Dans sa forme actuelle, le projet n’est pas acceptable, clame Vincent Marchione, du CVEEM.

Depuis la présentation du projet en 2015, le Comité s’inquiète de la proximité des réservoirs avec des résidences de Montréal-Est et de Mercier-Est.

Le raccordement du projet au pipeline Trans-Nord est lui aussi jugé préoccupant par plusieurs.

L’Office national de l’énergie a frappé l’entreprise PTNI de plusieurs ordonnances en raison de déversements et de surpressions survenus dans son réseau pipelinier.

«Est-ce que ce pipeline est prêt à recevoir du kérosène», s’interroge Réal Bergeron, du Collectif en environnement Mercier-Est.

«Beaucoup pensent que ce projet est en fait un Cheval de Troie: on commence avec une conduite pour ensuite se brancher à l’autre», affirme Daniel Green, coprésident de la Société pour vaincre la pollution et chef adjoint du Parti vert du Canada.

En plus des risques pour la sécurité des riverains et pour le fleuve Saint-Laurent, les sceptiques craignent aussi des effets cumulatifs du projet.

«Sécuritaire», le kérosène
Le transport et l’entreposage de kérosène dans Montréal-Est n’entraîneront pas de catastrophe comme l’accident ferroviaire qui a tué 47 personnes à Lac-Mégantic en juillet 2013, assurent les représentants de la CIAM.

D’abord, le kérosène, contrairement au pétrole brut, n’explose pas et est peu volatil, font valoir le président et le directeur environnement et ingénierie de la Corporation, Robert Iasenza et Matthew McKernan.

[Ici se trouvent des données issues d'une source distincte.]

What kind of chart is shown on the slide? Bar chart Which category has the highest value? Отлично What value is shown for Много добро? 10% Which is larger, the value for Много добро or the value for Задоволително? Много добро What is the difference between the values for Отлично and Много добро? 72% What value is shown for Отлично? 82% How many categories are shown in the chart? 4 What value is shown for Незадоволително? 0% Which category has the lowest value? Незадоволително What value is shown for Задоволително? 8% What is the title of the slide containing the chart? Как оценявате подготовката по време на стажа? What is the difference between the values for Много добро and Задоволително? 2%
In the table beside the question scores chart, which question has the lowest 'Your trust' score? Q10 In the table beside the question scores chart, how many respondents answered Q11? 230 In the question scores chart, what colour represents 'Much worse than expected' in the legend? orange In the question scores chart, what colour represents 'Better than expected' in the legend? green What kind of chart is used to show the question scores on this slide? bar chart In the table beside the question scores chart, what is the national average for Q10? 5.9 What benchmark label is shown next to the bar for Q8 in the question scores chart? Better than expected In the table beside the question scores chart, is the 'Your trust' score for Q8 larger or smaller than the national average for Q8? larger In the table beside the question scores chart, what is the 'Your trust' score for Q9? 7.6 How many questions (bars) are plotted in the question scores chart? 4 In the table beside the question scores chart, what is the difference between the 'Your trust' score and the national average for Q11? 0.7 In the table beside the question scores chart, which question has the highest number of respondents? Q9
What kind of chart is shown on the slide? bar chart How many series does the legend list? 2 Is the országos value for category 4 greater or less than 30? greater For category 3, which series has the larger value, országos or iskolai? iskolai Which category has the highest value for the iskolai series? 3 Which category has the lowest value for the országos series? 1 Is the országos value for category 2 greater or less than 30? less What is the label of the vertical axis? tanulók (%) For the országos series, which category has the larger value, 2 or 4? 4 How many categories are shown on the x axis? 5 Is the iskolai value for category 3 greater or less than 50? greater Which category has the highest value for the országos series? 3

Christine Guay, de la firme Golder Associés, prend la parole aux côtés de Robert Iasenza (centre) et Matthew McKernan, de la CIAM, lors d’une séance d’information du BAPE au Centre communautaire Roussin.

Ensuite, les réservoirs qui contiendront le carburant seront neufs, «sécuritaires» et situés «en zone industrielle», dans un secteur «dédié au chargement de liquides en vrac», ajoutent les représentants.

Par ailleurs, des modélisations faites selon des exigences ministérielles ont montré que les conséquences d’un accident sur les sites du terminal seraient contenues à l’intérieur des terrains industriels avoisinants, mentionne M. McKernan.

«Le produit comme tel est l’un des plus sécuritaires des produits qu’on connaît bien, comme l’essence. C’est un liquide peu volatil, clair, et selon le Règlement sur le transport des matières dangereuses, classé parmi les hydrocarbures qui comportent le moins de risque», soutient le responsable, lors d’un breffage technique.

Grâce à un ensemble de mesures prévues, le risque d’un incident majeur est très faible, affirme-t-il.

Les mesures incluent une protection cathodique pour le fonds des réservoirs et les pipelines, un système de fermeture d’urgence pour les vannes et les pompes, un système de distribution de mousse pour les réservoirs et un plan de mesures d’urgence.

«On parle de mettre en place les meilleures pratiques de l’industrie au niveau de la conception, les équipements, l’opération», atteste le directeur.